Brook Lyndhurst was commissioned by Soil Association Scotland (SAS) to carry out an evaluation of its Food for Life Scotland (FFLS) programme, focusing on the Food for Life Catering Mark (FFLCM) and FFLS’s Education Framework

Background to project
The FFLCM is an independent endorsement that food providers are improving the food served, by:

  • Using fresh ingredients which are free from trans fats, harmful additives and GM;
  • Sourcing ingredients that are better for animal welfare;
  • Better complying with national nutrition standards; and
  • Providing reassurance to customers that meals are prepared to a higher quality.

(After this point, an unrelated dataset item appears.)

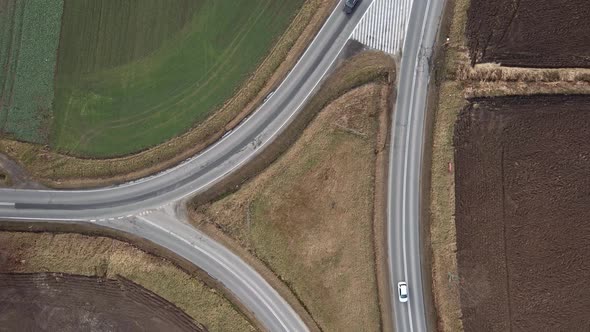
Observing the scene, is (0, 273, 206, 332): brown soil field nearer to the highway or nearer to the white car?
the highway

The FFLS Education Framework is a new initiative for Scotland’s schools. Building on the work already taking place through the FFLCM, the Framework is supporting pilot schools to embed and celebrate a whole-school approach to food education. It is underpinned by a ‘Good Food for All’ ethos, and aims to facilitate meaningful partnerships between schools, their communities, and external bodies with the expertise to assist.

Evaluation methodology
Our evaluation takes a narrative case-study approach looking at five pilot schools across Scotland that have implemented the FFLCM and will be piloting the FFLS Education Framework. The methodology is guided by an evaluation framework which was co-developed with SAS. It sets out the study’s scope in terms of objectives, key research questions and indicators to address these. The evaluation makes use of primary data gathered by the research team during interviews with local authorities currently working with SAS, in-depth case studies at the schools, and quantitative indicators monitored by SAS.

The in-depth case studies for each school include the following primary research activities:

  • Discussion groups and surveys with pupils;
  • Discussion groups, surveys and interviews with teachers and staff;
  • Informal discussions, interviews and surveys with caterers; and
  • Informal discussions with parents.